Princess Mononoke (1997) is set in a mythic late-medieval Japan of iron foundries and forest gods. The young prince Ashitaka, cursed while killing a boar god maddened by hatred, travels west and finds himself caught between the people stripping the forest and the wolf-raised girl San who defends it, a story Hayao Miyazaki refuses to resolve into simple sides. Joe Hisaishi's music met that scale with his grandest and grimmest writing for Miyazaki to that point.
The film score, recorded with the Tokyo City Philharmonic and crowned by the countertenor Yoshikazu Mera, was built from short cues and touched with synthesizer. A year later Hisaishi returned to the material and recast it as this Symphonic Suite, eight movements performed by the Czech Philharmonic under Mario Klemens, purely orchestral, with the composer at the piano. Freed from the timings of the screen, the cues are lengthened and joined into a single arc, closer to a symphonic poem than to a soundtrack.

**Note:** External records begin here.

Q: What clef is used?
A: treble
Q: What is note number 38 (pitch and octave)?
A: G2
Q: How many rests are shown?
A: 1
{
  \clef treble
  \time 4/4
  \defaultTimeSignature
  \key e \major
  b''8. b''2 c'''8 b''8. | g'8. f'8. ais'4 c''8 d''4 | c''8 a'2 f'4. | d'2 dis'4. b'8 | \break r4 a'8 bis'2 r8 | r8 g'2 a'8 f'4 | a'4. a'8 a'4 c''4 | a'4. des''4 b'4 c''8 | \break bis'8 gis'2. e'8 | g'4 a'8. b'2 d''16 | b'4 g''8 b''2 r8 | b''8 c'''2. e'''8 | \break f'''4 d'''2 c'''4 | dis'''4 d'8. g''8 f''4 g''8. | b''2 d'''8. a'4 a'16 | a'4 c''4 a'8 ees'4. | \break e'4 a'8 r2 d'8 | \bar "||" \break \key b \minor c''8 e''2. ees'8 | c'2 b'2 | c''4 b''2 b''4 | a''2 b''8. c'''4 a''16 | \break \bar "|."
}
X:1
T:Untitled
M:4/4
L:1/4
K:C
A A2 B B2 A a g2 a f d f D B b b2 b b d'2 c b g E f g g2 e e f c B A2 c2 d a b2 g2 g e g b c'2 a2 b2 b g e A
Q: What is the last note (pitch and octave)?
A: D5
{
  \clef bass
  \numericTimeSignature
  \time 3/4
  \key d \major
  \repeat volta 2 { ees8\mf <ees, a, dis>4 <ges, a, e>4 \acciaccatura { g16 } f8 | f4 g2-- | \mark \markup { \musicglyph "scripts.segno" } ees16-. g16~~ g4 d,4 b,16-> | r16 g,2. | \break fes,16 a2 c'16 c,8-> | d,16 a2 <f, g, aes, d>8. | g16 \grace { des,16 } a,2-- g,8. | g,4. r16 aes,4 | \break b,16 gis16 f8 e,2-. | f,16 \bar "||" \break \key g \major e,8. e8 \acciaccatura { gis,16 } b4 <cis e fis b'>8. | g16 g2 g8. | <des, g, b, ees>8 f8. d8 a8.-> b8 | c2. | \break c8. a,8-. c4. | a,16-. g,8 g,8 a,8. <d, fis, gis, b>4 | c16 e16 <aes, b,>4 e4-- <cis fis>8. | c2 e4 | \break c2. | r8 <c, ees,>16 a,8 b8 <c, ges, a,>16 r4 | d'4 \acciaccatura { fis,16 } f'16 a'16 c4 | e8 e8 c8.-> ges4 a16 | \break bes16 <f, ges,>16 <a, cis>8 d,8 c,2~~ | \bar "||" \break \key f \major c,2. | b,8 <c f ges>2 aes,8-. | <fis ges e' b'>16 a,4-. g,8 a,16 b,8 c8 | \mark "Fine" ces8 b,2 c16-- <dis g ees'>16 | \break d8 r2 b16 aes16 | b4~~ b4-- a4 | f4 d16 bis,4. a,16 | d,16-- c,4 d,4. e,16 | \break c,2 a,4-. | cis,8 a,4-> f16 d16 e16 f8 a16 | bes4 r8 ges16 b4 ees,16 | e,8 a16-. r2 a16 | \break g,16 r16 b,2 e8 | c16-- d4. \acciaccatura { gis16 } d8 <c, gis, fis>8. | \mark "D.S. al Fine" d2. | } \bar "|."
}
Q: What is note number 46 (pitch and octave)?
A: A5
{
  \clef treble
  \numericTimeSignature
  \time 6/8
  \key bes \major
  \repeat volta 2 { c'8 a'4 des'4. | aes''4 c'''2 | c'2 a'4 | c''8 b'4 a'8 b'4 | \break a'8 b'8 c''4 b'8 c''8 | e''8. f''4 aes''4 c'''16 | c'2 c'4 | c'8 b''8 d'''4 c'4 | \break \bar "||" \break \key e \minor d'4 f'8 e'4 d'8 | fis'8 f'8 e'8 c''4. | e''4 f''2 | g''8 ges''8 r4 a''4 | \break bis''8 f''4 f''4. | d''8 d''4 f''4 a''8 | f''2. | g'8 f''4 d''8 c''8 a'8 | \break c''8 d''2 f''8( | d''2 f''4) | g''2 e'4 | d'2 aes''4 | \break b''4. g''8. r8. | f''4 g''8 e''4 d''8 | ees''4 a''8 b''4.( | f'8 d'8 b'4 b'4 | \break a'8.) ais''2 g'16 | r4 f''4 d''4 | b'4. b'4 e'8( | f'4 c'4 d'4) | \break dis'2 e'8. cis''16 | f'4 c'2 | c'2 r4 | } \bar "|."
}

It opens with The Legend of Ashitaka, drum and low strings gathering into a theme of departure and destiny; Tatari Gami seethes with the curse before the woodwinds open onto something warmer. Through The Journey to the West and The Forest of the Deer God the orchestra moves between wonder and menace, the requiem movements darken, and the work closes on Ashitaka and San, the score's most tender theme, drawn out at last to its full length.
One of three Mononoke editions Studio Ghibli has brought to vinyl, alongside the Image Album and the film Soundtrack, none issued on the format before. Remastered, with new artwork and liner notes.